## 3.4 Classification problems

So far, all algorithms have been just sequences of instructions:
first do this, then do this, next do that, etc.
Most algorithms don't execute all their instructions, only some of them,
based on certain conditions. Programming languages have conditional statements
that allow us to select which instructions to execute under which conditions.
Let's consider a classic problem that requires selection and conditions,
stated as Boolean expressions. I follow again the same process to solve it.

<div class="alert alert-info">
<strong>Info:</strong> TM112 introduces selection in Block&nbsp;1 Sections 4.3 and&nbsp;4.4, and includes
a more complicated version of the following problem in Block&nbsp;2 Section&nbsp;2.5.
</div>

### 3.4.1 Problem definition and instances

Given a mark (an integer from 0 to 100), we wish to
award the corresponding pass grade, from 1 (distinction) to 5 (fail).
This is a **classification problem**: each of the many possible input values is
classified into one of a few categories.
A decision problem is a classification problem with only two categories.

<div class="alert alert-info">
<strong>Info:</strong> Question 19 of the TM112 Block&nbsp;1 Quiz is a classification problem too:
given the Richter magnitude of an earthquake,
classify it as a minor, moderate or major earthquake.
TM358 introduces machine learning algorithms for difficult classification problems.

### Stored dataset items
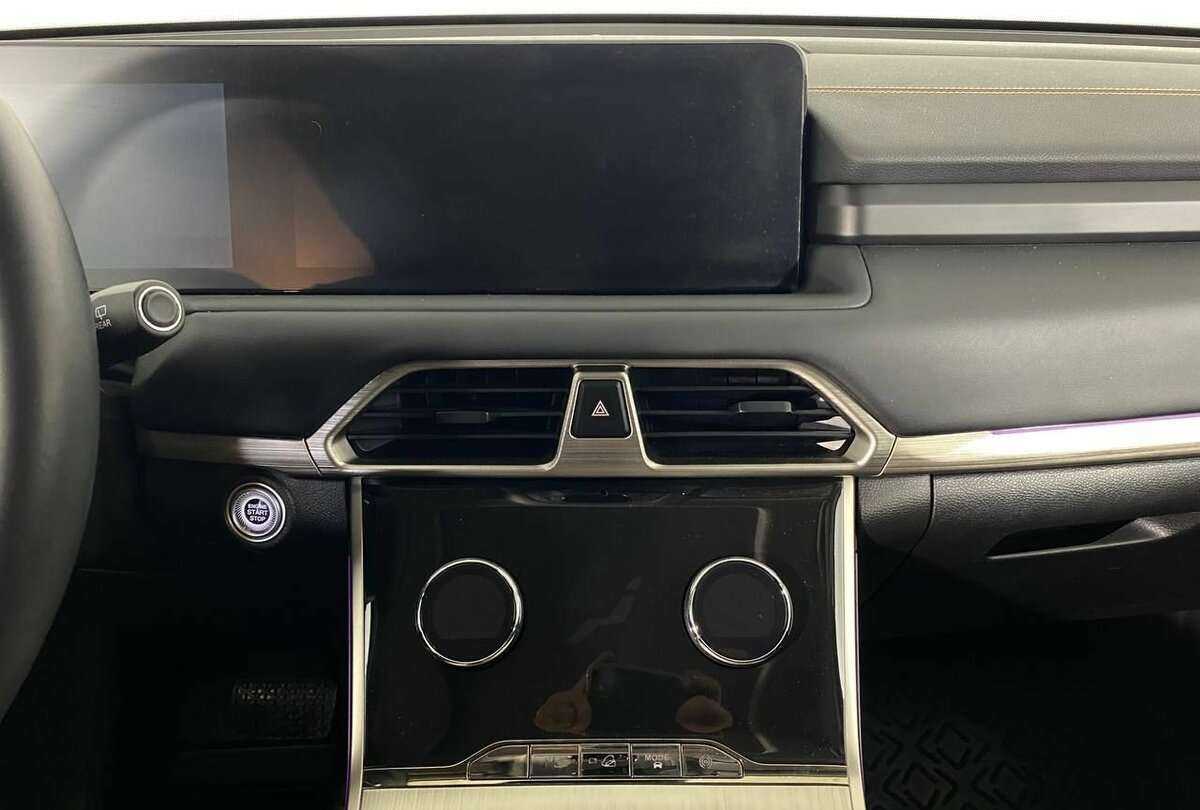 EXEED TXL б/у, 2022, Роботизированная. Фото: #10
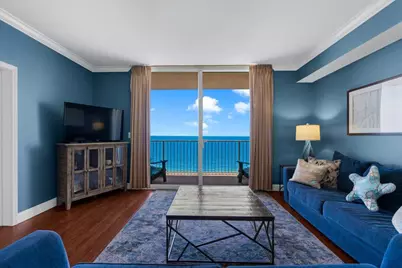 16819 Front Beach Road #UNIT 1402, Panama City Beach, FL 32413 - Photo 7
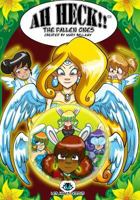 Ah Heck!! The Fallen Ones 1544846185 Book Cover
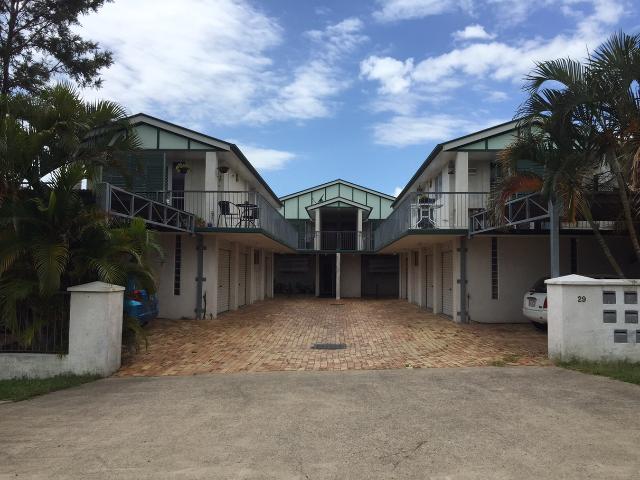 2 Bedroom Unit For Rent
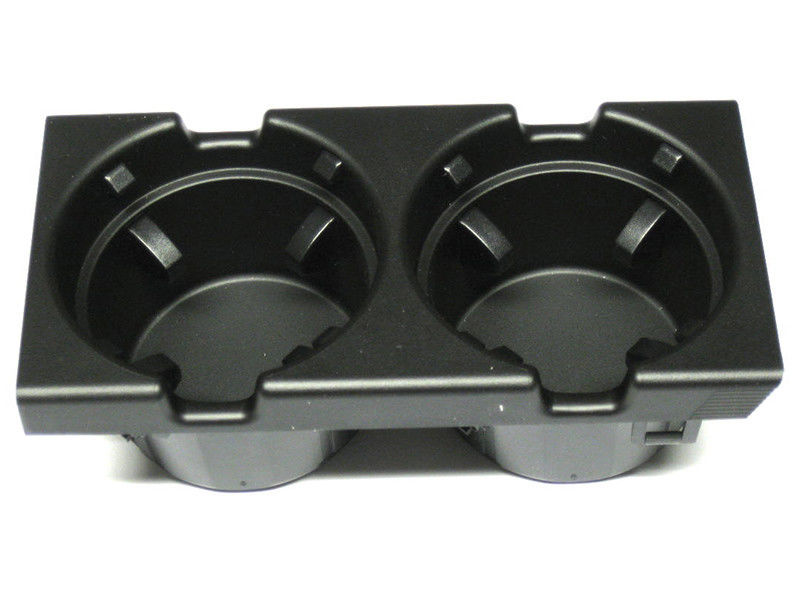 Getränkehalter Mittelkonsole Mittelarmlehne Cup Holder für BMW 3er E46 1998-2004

### ACTIVITY LIST
1. In the section on classification problems, retype the part that opens with the words containing "A decision problem" and closes with "or major earthquake.".
2. Summarize the section on classification problems in two sentences.
3. How does the section on classification problems define a decision problem?

### SOLVED TASKS
1.
A decision problem is a classification problem with only two categories.

<div class="alert alert-info">
<strong>Info:</strong> Question 19 of the TM112 Block&nbsp;1 Quiz is a classification problem too:
given the Richter magnitude of an earthquake,
classify it as a minor, moderate or major earthquake.

2. Most algorithms execute only some of their instructions based on certain conditions, and programming languages have conditional statements for selecting which instructions to execute. In a classification problem, such as awarding a pass grade from 1 to 5 for a mark from 0 to 100, each of many possible input values is classified into one of a few categories, and a decision problem is a classification problem with only two categories.

3. As a classification problem with only two categories.